[[ DATASET EXTRACT open ]]

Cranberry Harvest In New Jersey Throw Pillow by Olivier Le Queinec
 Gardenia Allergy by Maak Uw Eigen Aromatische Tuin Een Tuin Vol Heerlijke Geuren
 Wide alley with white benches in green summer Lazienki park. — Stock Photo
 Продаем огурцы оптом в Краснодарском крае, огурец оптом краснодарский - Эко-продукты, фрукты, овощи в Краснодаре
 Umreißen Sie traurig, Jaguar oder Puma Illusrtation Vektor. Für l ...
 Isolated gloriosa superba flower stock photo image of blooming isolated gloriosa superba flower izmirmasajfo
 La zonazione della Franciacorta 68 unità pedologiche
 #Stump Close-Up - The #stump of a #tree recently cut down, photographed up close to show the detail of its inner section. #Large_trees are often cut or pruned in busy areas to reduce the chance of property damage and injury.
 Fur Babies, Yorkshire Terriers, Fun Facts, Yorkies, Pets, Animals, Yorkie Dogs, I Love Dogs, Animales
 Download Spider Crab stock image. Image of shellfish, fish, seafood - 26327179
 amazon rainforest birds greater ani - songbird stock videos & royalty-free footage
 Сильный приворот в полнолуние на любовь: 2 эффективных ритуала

[[ DATASET EXTRACT closed ]]

EXERCISE REQUIREMENTS ▸ How many lines in the listing above include the word "image"? Respond with the number and nothing else.

WRITTEN RESPONSE ▸ 2